Bevor Sie sich jetzt wundern: Ja, Gott besucht nach wie vor die Erde. Aber er hat sich vor einiger Zeit eine neue Strategie überlegt: Unauffälliger kommen, aber dafür häufiger. Mal hier, mal da auftauchen, und so versuchen, den Lauf der Dinge positiv zu beeinflussen. Und zwar ganz unmittelbar und nicht bloß vom Himmel aus. Hier ein guter Hinweis, da eine helfende Hand, dort eine kleine Aufmunterung oder eine Bewahrung alter Schule - so was kann auch heute noch Wunder wirken.
Hinzu kommt, dass Gott der persönliche Umgang mit den Menschen einfach wichtig ist. Und weil sie immer weniger von ihm wissen wollen, muss er sich eben umso mehr ins Zeug legen. „Sonst reißt der Kontakt noch ganz ab“, sagt Gott in diesem Zusammenhang häufig.
Dafür ist es natürlich wichtig, die Dinge kennenzulernen, die Menschen so machen. Auch wenn sie ungewöhnlich sind. Und so hat sich Gott diesmal vorgenommen, mit einer Harley Davidson durch die Gegend zu brettern. Einfach, um mal zu wissen, wie sich das anfühlt. Und warum manche Menschen das so toll finden.

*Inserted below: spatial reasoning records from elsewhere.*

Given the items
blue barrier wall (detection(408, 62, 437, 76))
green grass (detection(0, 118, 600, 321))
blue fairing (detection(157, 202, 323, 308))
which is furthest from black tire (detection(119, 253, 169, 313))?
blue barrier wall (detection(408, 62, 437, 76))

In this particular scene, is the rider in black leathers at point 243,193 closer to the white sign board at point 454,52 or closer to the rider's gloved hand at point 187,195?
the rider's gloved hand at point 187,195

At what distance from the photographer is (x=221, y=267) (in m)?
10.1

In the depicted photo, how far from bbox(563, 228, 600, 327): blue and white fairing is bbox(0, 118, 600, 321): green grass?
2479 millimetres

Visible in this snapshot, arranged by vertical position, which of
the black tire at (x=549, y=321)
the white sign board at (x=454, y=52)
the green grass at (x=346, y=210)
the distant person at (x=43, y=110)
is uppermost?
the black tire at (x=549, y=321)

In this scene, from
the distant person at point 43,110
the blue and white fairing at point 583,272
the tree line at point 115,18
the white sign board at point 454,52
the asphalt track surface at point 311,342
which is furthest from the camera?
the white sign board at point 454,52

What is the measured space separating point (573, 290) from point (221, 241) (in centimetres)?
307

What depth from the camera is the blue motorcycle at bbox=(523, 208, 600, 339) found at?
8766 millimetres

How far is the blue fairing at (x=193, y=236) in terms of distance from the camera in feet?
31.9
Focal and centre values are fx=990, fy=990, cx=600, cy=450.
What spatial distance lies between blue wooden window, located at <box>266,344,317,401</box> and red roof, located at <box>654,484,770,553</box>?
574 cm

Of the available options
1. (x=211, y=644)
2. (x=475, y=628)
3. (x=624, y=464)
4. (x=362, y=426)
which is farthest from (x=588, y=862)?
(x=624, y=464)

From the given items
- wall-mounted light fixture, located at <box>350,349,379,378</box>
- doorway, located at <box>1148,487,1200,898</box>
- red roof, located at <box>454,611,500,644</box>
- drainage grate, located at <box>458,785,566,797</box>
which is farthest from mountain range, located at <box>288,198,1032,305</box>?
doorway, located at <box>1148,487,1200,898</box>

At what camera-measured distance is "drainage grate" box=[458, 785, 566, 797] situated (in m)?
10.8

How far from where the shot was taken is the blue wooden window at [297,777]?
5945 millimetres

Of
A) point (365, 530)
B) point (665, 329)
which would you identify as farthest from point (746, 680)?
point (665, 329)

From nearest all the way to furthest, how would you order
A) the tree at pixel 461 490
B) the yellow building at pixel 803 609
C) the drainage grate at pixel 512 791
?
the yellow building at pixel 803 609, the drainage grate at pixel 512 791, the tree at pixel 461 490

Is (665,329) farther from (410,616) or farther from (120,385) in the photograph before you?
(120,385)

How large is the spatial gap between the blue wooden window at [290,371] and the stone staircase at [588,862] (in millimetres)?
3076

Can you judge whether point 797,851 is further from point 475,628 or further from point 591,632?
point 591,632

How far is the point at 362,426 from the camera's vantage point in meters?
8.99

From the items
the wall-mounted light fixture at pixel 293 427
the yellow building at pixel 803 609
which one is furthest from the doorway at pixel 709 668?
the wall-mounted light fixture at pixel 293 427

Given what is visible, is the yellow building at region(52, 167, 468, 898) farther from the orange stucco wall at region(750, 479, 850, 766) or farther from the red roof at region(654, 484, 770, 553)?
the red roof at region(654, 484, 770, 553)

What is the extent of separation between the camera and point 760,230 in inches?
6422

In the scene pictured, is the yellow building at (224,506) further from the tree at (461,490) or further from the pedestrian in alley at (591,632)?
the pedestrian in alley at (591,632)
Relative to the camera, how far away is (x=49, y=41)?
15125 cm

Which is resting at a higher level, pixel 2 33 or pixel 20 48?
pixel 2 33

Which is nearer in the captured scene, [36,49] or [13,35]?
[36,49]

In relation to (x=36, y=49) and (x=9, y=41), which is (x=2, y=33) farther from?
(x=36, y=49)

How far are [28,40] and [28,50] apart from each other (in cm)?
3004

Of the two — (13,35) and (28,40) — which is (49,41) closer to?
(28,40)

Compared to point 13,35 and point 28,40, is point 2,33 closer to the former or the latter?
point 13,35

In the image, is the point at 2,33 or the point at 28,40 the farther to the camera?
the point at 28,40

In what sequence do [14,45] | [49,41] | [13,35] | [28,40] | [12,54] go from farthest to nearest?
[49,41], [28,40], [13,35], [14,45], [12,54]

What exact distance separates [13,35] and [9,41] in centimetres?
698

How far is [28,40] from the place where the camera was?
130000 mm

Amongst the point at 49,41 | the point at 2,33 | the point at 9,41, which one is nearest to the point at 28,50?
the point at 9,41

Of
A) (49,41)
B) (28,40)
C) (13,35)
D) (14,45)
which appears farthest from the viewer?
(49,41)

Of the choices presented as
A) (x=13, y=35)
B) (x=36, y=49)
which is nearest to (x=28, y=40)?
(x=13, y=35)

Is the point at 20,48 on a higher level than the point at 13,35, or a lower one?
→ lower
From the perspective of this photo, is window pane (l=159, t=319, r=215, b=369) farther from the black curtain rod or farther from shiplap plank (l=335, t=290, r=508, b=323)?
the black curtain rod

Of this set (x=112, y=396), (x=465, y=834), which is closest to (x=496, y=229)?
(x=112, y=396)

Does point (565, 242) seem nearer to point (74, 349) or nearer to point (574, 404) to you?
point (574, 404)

Die Harley ist schnell besorgt, das entsprechende Outfit ebenfalls. Und nun sitzt Gott auf der Maschine und findet die Sonnenbrille eher hinderlich als cool. Aber die gehört ja wohl dazu. Also kann’s jetzt losgehen und als Gott hochschaltet und die Harley Fahrt aufnimmt, da kommt seine gute Laune ebenfalls auf Touren. Es klappt auch alles ganz wunderbar, bis Gott diesen einen Fehler macht: Er biegt in eine Straße ein mit äußerst grobem Kopfsteinpflaster. Hätte er seine Allwissenheit behalten, wäre ihm das nicht passiert. Aber es sollte ja unbedingt alles authentisch sein!
Und so rappelt und ruckelt Gott nun über das Pflaster und bereut schon seit 300 Metern, dass er sich für seinen Erdentrip diesmal den Körper eines Endsechzigers ausgesucht hat. Denn dieser Körper zeigt ihm nun ganz authentisch, welche Bandscheiben besonders empfindlich auf Stoßen und Rütteln reagieren. Während Gott deshalb die Harley an den Straßenrand lenkt und absteigt, denkt er: „Das nächste Mal komm‘ ich wieder als Kind zur Welt!“ Aber gut, die Hauptsache ist, dass der Kontakt nicht abreißt. Und jetzt wissen Sie: An mangelndem Einsatz von Gott scheitert es jedenfalls nicht.